Color Vision in the Cortex
Most neurons in V1 receive their input from the LGN’s parvocellular, color-selective layers, but surprisingly, relatively few V1 neurons respond selectively to colors. In monkey V1, one type of color-selective receptive field has a center-surround, double opponent receptive field. This is shown in the top of Figure 6.31. The example in the figure shows a neuron that is excited by red in the center and inhibited by the opponent color in the center (green). In the surround, the responses are reversed: green excites and red inhibits. A pattern where the two colors meet at an edge is the strongest stimulus.
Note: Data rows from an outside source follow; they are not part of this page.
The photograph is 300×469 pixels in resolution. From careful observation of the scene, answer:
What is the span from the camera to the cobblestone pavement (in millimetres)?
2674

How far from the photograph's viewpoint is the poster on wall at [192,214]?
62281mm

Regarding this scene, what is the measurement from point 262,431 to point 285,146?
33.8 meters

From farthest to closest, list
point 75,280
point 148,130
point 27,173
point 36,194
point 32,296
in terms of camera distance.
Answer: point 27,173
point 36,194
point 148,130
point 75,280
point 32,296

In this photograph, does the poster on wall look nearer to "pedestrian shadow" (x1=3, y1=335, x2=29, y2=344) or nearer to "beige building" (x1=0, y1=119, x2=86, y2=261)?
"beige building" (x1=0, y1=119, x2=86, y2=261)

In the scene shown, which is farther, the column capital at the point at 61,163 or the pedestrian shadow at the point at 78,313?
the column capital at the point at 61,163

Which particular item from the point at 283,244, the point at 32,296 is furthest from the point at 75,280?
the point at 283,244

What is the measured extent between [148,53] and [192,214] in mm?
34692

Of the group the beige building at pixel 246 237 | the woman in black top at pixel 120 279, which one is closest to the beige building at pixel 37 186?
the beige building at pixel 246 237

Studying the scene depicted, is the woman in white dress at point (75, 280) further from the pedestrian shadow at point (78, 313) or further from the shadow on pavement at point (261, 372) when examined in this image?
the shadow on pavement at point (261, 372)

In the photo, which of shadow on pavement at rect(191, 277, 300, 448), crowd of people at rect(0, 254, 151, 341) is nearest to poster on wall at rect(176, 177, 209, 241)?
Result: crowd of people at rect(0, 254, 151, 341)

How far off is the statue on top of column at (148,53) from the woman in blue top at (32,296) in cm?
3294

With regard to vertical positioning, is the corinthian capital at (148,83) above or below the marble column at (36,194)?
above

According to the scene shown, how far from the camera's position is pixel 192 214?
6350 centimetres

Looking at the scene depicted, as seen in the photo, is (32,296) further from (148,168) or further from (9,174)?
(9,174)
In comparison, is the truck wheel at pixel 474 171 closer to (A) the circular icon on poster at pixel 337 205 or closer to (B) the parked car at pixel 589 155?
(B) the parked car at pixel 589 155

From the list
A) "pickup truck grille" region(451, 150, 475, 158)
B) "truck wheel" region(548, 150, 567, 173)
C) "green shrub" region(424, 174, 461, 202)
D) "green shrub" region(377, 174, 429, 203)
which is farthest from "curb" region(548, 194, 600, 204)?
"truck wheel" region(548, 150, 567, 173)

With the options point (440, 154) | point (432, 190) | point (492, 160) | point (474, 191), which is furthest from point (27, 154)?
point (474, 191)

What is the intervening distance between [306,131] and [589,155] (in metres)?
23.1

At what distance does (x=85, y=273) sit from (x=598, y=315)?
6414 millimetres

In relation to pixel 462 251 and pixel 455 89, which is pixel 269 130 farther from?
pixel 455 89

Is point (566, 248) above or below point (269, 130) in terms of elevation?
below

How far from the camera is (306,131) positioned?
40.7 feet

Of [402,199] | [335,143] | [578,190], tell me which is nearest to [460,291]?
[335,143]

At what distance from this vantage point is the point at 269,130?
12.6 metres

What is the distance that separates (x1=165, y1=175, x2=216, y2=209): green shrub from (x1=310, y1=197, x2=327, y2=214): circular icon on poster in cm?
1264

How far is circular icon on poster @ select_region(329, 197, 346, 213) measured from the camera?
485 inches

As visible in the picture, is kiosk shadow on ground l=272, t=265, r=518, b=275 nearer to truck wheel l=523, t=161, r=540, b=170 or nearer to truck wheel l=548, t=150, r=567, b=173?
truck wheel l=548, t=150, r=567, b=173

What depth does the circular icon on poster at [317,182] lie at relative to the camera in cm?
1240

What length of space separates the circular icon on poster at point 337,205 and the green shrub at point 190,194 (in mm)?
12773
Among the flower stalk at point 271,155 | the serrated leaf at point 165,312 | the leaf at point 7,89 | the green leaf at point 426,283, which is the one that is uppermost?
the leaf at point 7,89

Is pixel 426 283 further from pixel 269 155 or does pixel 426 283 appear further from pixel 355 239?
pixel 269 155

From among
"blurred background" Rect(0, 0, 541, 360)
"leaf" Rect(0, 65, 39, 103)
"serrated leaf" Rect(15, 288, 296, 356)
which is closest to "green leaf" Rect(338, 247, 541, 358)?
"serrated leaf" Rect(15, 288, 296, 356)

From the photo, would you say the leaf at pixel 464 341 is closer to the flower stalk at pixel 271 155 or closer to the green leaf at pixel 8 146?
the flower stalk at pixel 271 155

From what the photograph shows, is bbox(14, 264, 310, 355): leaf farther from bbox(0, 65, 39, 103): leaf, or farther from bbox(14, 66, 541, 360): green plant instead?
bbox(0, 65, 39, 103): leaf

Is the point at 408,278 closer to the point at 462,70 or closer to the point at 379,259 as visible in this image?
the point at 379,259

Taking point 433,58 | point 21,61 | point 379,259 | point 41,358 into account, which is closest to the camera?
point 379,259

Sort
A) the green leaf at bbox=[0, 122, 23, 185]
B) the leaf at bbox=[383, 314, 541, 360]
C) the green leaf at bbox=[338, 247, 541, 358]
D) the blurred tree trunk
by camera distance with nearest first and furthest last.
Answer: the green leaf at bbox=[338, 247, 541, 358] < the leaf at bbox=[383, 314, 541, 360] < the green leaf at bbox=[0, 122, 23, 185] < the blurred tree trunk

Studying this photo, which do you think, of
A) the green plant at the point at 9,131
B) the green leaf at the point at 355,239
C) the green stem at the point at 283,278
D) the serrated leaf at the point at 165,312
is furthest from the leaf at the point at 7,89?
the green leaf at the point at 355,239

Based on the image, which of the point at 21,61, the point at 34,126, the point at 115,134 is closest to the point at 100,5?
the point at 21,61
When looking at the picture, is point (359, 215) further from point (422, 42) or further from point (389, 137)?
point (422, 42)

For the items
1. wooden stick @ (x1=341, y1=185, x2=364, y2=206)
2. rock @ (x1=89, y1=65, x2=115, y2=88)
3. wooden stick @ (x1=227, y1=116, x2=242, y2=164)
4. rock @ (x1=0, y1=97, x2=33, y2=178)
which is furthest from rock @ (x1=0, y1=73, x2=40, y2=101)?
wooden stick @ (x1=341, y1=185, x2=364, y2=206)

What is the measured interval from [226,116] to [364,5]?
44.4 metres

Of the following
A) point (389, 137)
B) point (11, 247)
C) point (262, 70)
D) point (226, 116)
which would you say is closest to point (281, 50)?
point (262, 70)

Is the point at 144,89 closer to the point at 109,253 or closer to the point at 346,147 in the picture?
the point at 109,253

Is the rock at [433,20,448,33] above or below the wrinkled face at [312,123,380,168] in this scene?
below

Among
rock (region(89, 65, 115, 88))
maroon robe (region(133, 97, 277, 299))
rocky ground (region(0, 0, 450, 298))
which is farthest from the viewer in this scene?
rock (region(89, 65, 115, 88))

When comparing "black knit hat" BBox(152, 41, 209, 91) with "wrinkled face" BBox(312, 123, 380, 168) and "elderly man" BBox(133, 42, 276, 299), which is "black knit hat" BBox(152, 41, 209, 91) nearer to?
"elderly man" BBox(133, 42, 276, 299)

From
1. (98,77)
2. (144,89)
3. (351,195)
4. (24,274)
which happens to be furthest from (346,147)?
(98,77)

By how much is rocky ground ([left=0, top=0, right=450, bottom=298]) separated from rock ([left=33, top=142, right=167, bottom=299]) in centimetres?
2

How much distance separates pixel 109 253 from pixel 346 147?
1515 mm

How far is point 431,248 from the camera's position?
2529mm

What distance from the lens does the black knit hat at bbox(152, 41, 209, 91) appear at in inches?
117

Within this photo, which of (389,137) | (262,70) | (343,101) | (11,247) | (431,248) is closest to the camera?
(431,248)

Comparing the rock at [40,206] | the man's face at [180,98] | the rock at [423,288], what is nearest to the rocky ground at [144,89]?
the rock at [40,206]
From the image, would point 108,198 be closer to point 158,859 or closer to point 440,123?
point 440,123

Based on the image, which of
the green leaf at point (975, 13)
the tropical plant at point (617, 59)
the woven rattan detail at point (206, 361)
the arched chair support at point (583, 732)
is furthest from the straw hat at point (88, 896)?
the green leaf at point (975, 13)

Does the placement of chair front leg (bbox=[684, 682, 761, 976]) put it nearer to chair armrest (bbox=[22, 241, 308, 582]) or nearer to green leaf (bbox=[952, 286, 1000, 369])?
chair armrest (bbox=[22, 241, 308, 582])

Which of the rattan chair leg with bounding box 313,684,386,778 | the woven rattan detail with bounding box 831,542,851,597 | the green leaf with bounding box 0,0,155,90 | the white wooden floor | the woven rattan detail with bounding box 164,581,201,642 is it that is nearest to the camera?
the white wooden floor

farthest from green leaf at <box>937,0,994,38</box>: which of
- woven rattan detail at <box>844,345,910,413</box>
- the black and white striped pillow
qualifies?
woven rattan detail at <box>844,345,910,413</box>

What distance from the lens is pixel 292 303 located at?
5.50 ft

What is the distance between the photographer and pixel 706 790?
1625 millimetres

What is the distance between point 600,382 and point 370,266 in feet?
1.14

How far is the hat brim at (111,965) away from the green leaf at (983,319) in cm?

Other primate V1 neurons include simple and complex cells that are selective for color stimuli. The simple cell in the middle of Figure 6.31 is excited by flashing a properly aligned and positioned red bar on a green background (top), but reversing the colors elicits an off response after the stimulus ends (bottom). The complex cell in the middle of Figure 6.31 is excited by a red-green border moving to the left, but not if the border moves to the right, and not if the colors are reversed.
An interesting complex cell (bottom of Figure 6.31) is strongly excited by an angled bar of light moving upward if the light is yellow, but not if the bar moves downward or if it is a color other than yellow. Note that white light does not excite this neuron, which means it would be overlooked in an experiment that did not test colored stimuli. These complex cells have all of the stimulus selectivities that we met earlier, such as orientation angle and movement direction, but in addition they are selective for color. Color selectivity in V1 is not well understood, and some aspects remain controversial. These and other V1 neurons provide the beginning of our visual perception of the form, color and location of objects, but V1 is just the first stage of visual processing. Processing continues in areas outside of the striate cortex: the extrastriate cortex.